Java is some sort of crawler application like wget. I've never seen it used legitimately, so if you get tired of adding IPs to the firewall, the easiest way to reduce your bandwidth consumption by these is to block requests where the U-A contains Java.

appi2

3:51 pm on Mar 5, 2008 (gmt 0)

Quick cut n paste from my htaccess file

RewriteEngine On
RewriteCond %{HTTP_USER_AGENT} ^Java.*$
RewriteRule .* -[F]

l008comm

8:50 pm on Mar 5, 2008 (gmt 0)

I already have multiple systems in place to make sure these people get 403s, but even 403 pages add up when you're getting 40 of them a second (or more).

Another idea I had was that, maybe some programming newbie made an "app that tells you your IP", and it does this just buy loading my site (its one of those whats my ip sites) over and over.
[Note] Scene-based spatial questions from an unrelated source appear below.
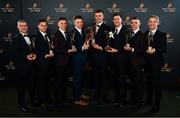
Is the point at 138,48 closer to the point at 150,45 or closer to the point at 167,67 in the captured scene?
the point at 150,45

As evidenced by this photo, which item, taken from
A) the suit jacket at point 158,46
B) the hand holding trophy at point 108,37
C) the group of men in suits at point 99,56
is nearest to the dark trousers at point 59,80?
the group of men in suits at point 99,56

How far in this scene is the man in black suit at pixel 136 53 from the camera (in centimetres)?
683

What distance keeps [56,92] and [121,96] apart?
1331 mm

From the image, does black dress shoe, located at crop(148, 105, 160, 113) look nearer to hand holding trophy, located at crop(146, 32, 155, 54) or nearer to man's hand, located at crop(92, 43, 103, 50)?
hand holding trophy, located at crop(146, 32, 155, 54)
So maybe the IPs are just regular users who don't realize they are using super #*$!ty software. However I haven't seen anything like this so who knows.

venti

10:42 pm on Mar 6, 2008 (gmt 0)

We have had similar problems. We have a algorithm to detect these types of requests which when triggered will add the IPs to the server's local security policy which prevents them from even reaching the web server. The algorithm also sets up a schedule task to remove the block after a certain number of hours. There are different levels of severity to manage repeat offenders.

Works very well.

venti

10:48 pm on Mar 6, 2008 (gmt 0)

If french traffic is expendable, you may try a geoip database that looks up the requesting IPs country and then block if it is france.

l008comm

10:57 pm on Mar 6, 2008 (gmt 0)

I suspect that the IP's themselves are not french, only the firefox user agent. Also it might be german not french. The Java based UA's are much much more common.

Also I believe when this started, I looked up many of the IPs and they were coming from all over the world.
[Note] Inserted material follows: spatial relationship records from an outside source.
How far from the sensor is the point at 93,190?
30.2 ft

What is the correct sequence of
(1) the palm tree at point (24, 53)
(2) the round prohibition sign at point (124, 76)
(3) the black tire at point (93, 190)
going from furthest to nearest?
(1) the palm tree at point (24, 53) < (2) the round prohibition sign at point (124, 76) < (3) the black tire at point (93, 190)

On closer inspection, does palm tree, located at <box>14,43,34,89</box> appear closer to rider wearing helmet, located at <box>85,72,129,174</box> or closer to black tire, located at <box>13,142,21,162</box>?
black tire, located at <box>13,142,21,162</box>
The IP i JUST firewalled a sec ago was from peru. just looked up another at random, from canada. Hers a group from new zealand. And another from the netherlands. So I don't think blocking by local is going to work. If it is a 'freeware', I need to find it and get it pulled (since it doesn't work anyway, it gets nothing but 403). If its an attack, its not doing any harm but making my access logs huge and being extremely annoying.

l008comm

7:44 am on Apr 19, 2008 (gmt 0)

BTW this is still going on. I've just been watching my logs in Server Admin and firewalling up a storm. I probably have 1000 IPs firewalled. At this point its totally under control. But I still try to check it daily and add any of these 'bots' to the firewall.

OS X Server it turns out does have this adaptive firewall that could be great if I could figure out how to access it myself. I could have php send it these IPs and it would automatically block them for 15 minutes then remove them. Then if they're still at it, block them again :-)
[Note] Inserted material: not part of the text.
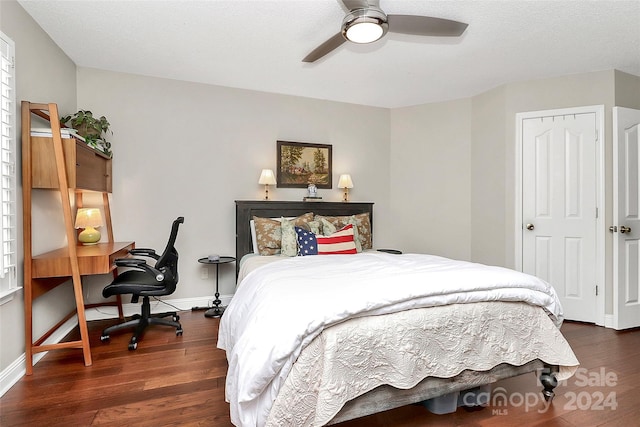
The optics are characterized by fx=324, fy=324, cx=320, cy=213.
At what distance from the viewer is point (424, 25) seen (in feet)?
6.91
Meanwhile I still never figured out where these hits are coming from. I'm assuming its some crappy java app that "tells you your IP". I can't think of anything else, but I also haven't seen anything solid. And it strange that the hits still come, even though they don't get anything. Even before I firewall them, they are getting nothing but 403 pages. Strange stuff. Oh well.